AccueilMes livresAjouter des livres
Découvrir
LivresAuteursLecteursCritiquesCitationsListesQuizGroupesQuestionsPrix BabelioRencontresLe Carnet
>

Critique de Chahrazed11


Dans ce discours prononcé le 25 avril 1995 à New York et à l'occasion du cinquantième anniversaire de la libération de l'Europe, le linguiste, traducteur et écrivain Umberto Eco nous permet d'imaginer la rencontre d'un petit italien des années 40 avec des mots aussi précieux que la liberté d'expression, la dictature ou le fascisme. Dans ce texte réédité en 2017, années de tous les populismes, Eco nous raconte également sa renaissance en tant qu'homme libre occidental qui a enfin compris le sens complexe du terme liberté, un matin du 27 juillet 1943.
Pour veiller à ce que le sens du mot liberté ne soit pas oublié, l'auteur dresse une liste de caractéristiques pour reconnaitre ce qu'il nomme ici l'Ur-fascisme (le fascisme primitif/éternel). Car dit-il: " L'Ur-fascisme est toujours autour de nous, parfois en civil."
Parlant de son expérience personnelle et de son pays, il reconnait que "Le fascisme italien fut le premier à créer une liturgie militaire, un folklore, voire une mode vestimentaire _ laquelle eut plus de succès à l'étranger qu'Armani, Benetton ou Versace." (Eco 2017:24).

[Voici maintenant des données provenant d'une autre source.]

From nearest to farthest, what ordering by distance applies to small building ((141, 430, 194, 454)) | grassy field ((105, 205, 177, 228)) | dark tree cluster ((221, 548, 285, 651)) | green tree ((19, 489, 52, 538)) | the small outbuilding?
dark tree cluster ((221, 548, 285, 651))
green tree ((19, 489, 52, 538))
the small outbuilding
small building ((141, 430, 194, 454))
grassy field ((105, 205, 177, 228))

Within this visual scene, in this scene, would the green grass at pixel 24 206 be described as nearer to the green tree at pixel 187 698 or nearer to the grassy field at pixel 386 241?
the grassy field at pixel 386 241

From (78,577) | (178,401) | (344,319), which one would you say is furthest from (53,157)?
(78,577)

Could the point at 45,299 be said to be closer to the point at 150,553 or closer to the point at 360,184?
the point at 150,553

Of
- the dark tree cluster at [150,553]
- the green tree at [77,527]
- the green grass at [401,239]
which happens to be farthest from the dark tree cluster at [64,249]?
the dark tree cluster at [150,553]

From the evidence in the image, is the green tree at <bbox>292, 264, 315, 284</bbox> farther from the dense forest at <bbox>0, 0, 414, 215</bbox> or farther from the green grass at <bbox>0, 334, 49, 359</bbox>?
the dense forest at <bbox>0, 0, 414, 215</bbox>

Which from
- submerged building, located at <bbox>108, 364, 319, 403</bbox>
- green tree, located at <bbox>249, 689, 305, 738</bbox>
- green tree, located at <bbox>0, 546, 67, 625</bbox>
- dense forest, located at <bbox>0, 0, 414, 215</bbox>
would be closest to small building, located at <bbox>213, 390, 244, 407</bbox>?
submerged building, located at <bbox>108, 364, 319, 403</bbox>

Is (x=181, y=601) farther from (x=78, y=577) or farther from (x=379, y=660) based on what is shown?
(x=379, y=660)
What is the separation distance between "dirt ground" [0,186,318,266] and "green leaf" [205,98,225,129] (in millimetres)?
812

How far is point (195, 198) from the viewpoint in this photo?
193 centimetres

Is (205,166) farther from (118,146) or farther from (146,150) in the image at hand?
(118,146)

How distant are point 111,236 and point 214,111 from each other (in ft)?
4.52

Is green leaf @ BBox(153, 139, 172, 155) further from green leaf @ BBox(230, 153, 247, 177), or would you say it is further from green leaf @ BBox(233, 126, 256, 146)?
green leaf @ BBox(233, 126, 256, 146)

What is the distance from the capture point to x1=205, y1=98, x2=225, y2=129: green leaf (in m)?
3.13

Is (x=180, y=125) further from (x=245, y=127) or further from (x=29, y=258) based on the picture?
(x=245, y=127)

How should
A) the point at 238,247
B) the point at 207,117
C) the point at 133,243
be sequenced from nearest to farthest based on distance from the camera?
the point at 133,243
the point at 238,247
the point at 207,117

Ainsi, peut-on se demander si la mode vestimentaire qu'est le « voile » n'est pas tout simplement un instrument du fascisme islamique qui s'est inspiré lui aussi du fascisme éternel et primitif italien ? En effet, Eco nous a alerté des différentes formes du fascisme et de l'ambiguïté qui l'entoure. Il explique en gros que les fascistes utilisent tous l'un ou l'autre des caractéristiques de l'Ur-fascisme : du fascisme éternel ou primitif. Parmi ces caractéristiques, on peut observer le culte de la tradition ou le traditionalisme, l'irrationalisme, le rejet du modernisme (considéré comme une dépravation), le culte de la mort, de l'héroïsme, le racisme, le sentiment permanent d'être humilié, d'être dominé par un ennemi étranger et/ou intérieur, le sentiment d'être attente d'une fin qui donnera suite à une ère de paix, l'obsession du complot…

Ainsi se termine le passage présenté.